→ 本文
========

「こども達が決めた!キッザニア東京訪問の全貌」〜一人ひとりが描いた未来への地図〜

2025.3.25 学びのヒント
こども達の学びは教室での学習と併せて、広い社会での体験も重要だといわれています。文部科学省は学習指導要領で、「主体的・対話的で深い学び」を重視し、こども達が自ら課題を発見し積極的に探究することを求めています。この過程では知識習得だけでなく、問題解決能力やコミュニケーション能力、協働力を育むことを呼びかけていると考えられます。また、グローバル化やデジタル化に伴い、社会との接点を持ち未来に向けた視野を広げる力も必要とされているようです。

しかし、実際に社会での体験からの学びとはどのような学びがあるのでしょうか。

今回のコラムでは、こども達が提案したキッザニア東京への訪問実現に向けて、いくつもの課題をどのように乗り越え、実行していったのか、プロジェクトの詳細や先生、こども達の声をご紹介します。この体験談を通じて、こども達の成長を支える学びの機会のアイデアやヒントを見つけていただければ幸いです。

【森 健都先生インタビュー】森 健都 先生


横浜市立旭小学校4年1組 教諭。神奈川県出身。横浜市立小学校教諭5年目。小学生時の「総合的な学習の時間」における地域や人との繋がりから学ぶ良さを経験し、今度は実践する立場として奮闘中。

========

→ 提供資料
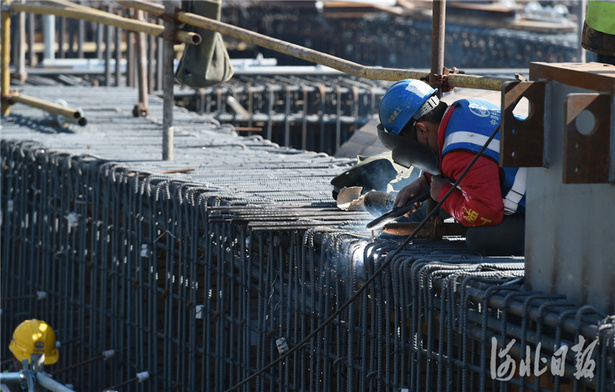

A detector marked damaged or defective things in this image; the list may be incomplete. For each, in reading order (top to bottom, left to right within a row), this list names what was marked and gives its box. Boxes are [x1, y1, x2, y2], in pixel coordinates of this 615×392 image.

rusty metal bar [11, 1, 202, 46]
rusty metal bar [119, 0, 516, 90]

========

→ 取り組む課題
[A] 次の(i)〜(iii)が本文の内容と合っているかを判定せよ。それぞれ「はい」か「いいえ」で答え、決め手となる本文の語句をそのまま引用すること。
(i) 文部科学省は学習指導要領で「主体的・対話的で深い学び」を重視している。
(ii) 森健都先生は東京都出身である。
(iii) 森健都先生は横浜市立小学校の教諭になって10年目である。
[B] 本文によると、森健都先生はどの小学校の何年何組の教諭か。
[C] 本文のうち、「2025.3.25 学びのヒント」を含む語句から書き写し、「は実践する立場として奮闘中。」まで写したところで止めよ。
リストは本文とは関係がない。

→ 解答一覧
[A]
(i) はい:「文部科学省は学習指導要領で、「主体的・対話的で深い学び」を重視し」
(ii) いいえ:「神奈川県出身」
(iii) いいえ:「横浜市立小学校教諭5年目」

[B] 横浜市立旭小学校4年1組の教諭である。

[C]
2025.3.25 学びのヒント
こども達の学びは教室での学習と併せて、広い社会での体験も重要だといわれています。文部科学省は学習指導要領で、「主体的・対話的で深い学び」を重視し、こども達が自ら課題を発見し積極的に探究することを求めています。この過程では知識習得だけでなく、問題解決能力やコミュニケーション能力、協働力を育むことを呼びかけていると考えられます。また、グローバル化やデジタル化に伴い、社会との接点を持ち未来に向けた視野を広げる力も必要とされているようです。

しかし、実際に社会での体験からの学びとはどのような学びがあるのでしょうか。

今回のコラムでは、こども達が提案したキッザニア東京への訪問実現に向けて、いくつもの課題をどのように乗り越え、実行していったのか、プロジェクトの詳細や先生、こども達の声をご紹介します。この体験談を通じて、こども達の成長を支える学びの機会のアイデアやヒントを見つけていただければ幸いです。

【森 健都先生インタビュー】森 健都 先生


横浜市立旭小学校4年1組 教諭。神奈川県出身。横浜市立小学校教諭5年目。小学生時の「総合的な学習の時間」における地域や人との繋がりから学ぶ良さを経験し、今度は実践する立場として奮闘中。